> [Exercise prompt]: Exclude all pictures from your copy of the data below, which should otherwise match exactly.

> [Records shown]:
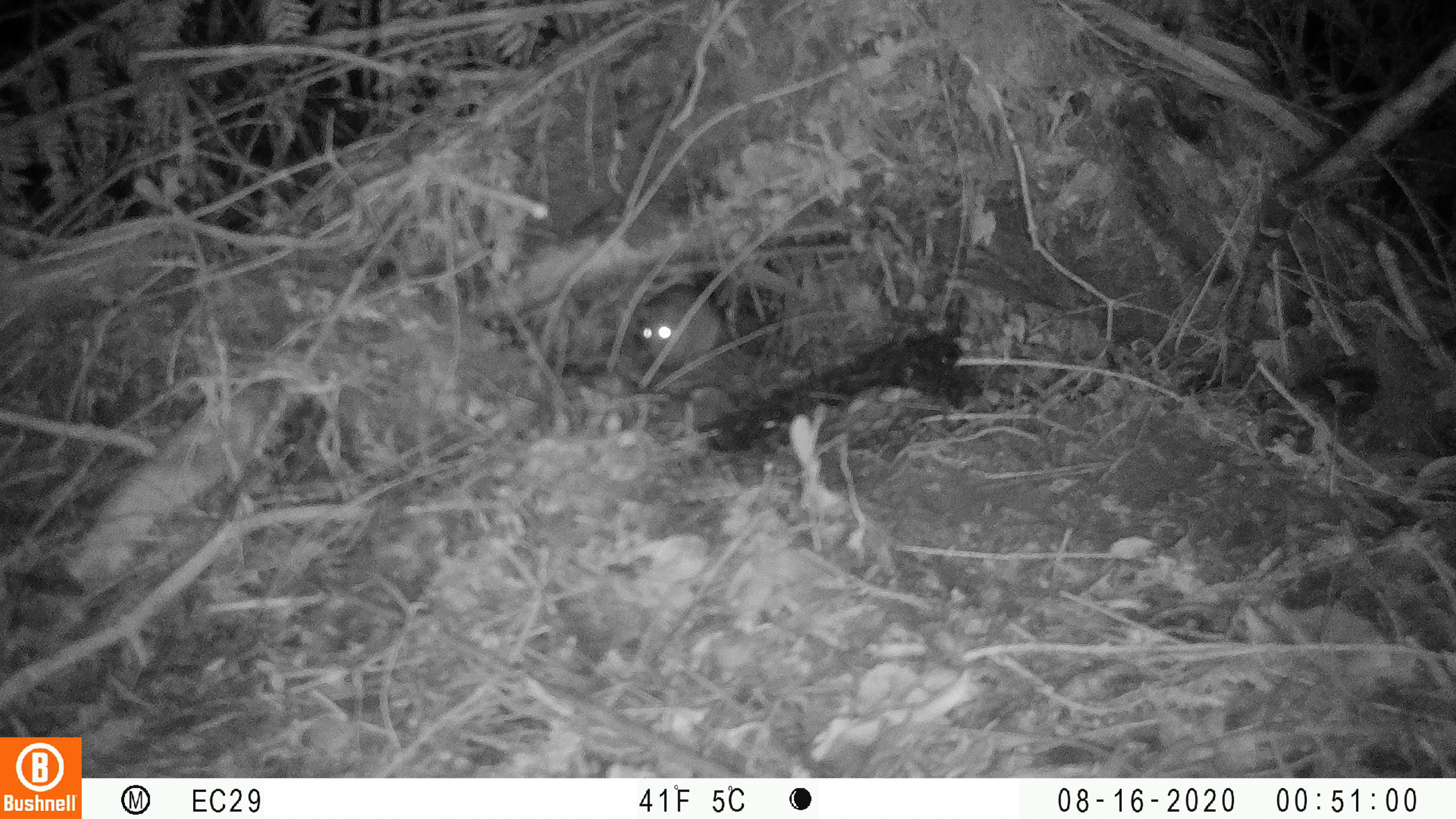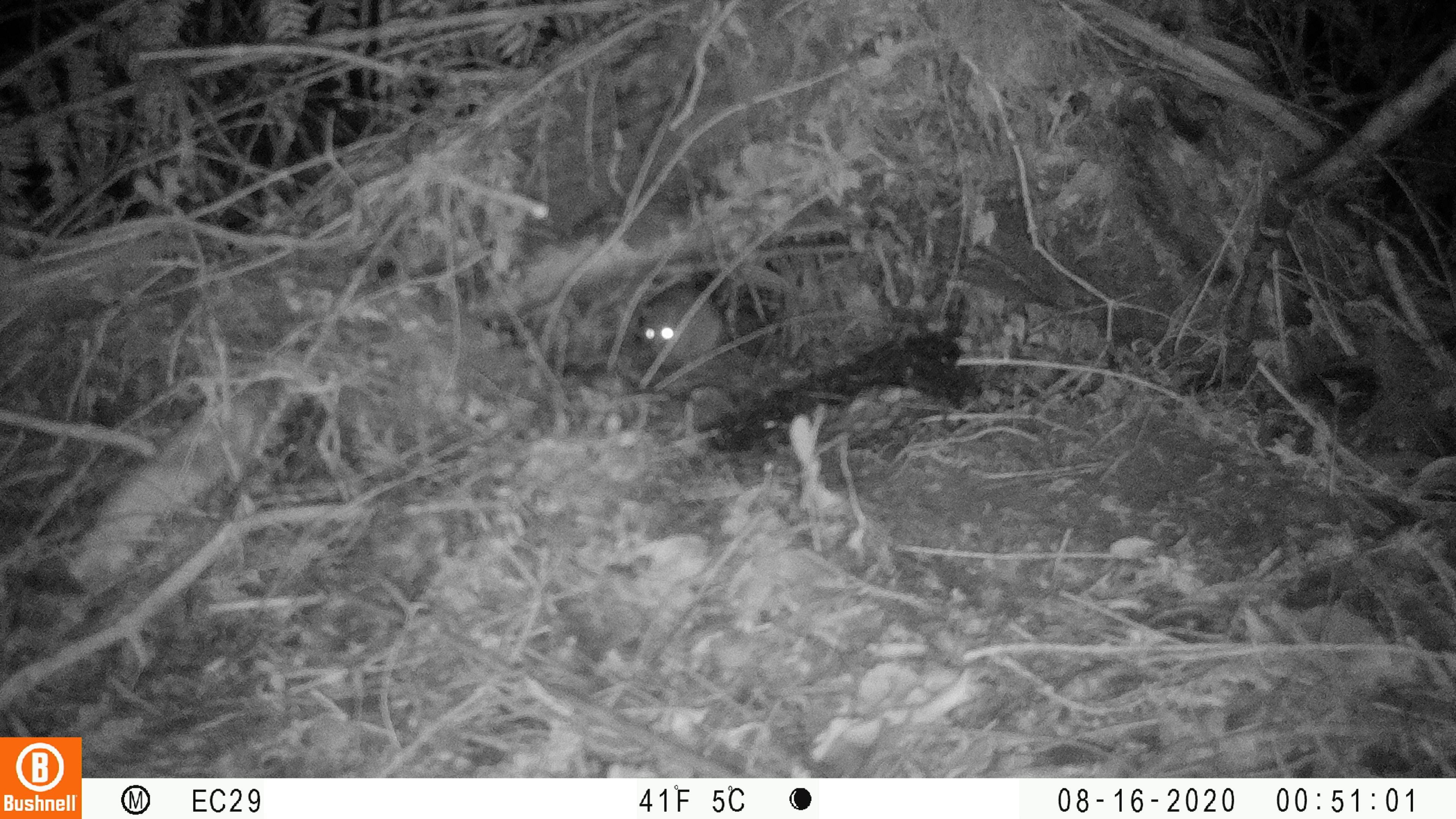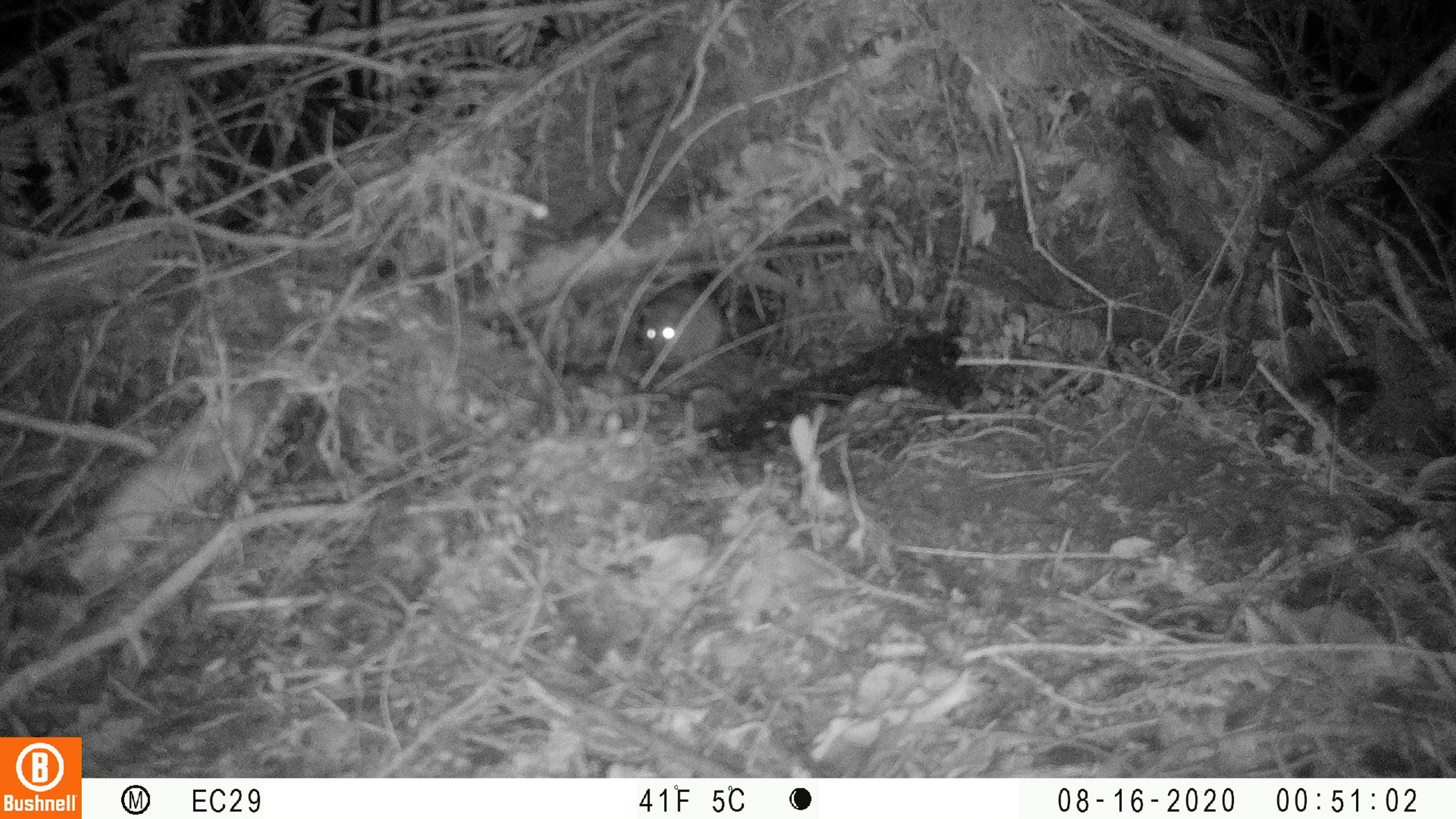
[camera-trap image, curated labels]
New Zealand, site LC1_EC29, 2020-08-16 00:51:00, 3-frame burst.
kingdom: Animalia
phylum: Chordata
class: Mammalia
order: Rodentia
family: Muridae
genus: Rattus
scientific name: Rattus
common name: rat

> [Response to this task]:
[camera-trap image, curated labels]
New Zealand, site LC1_EC29, 2020-08-16 00:51:00, 3-frame burst.
kingdom: Animalia
phylum: Chordata
class: Mammalia
order: Rodentia
family: Muridae
genus: Rattus
scientific name: Rattus
common name: rat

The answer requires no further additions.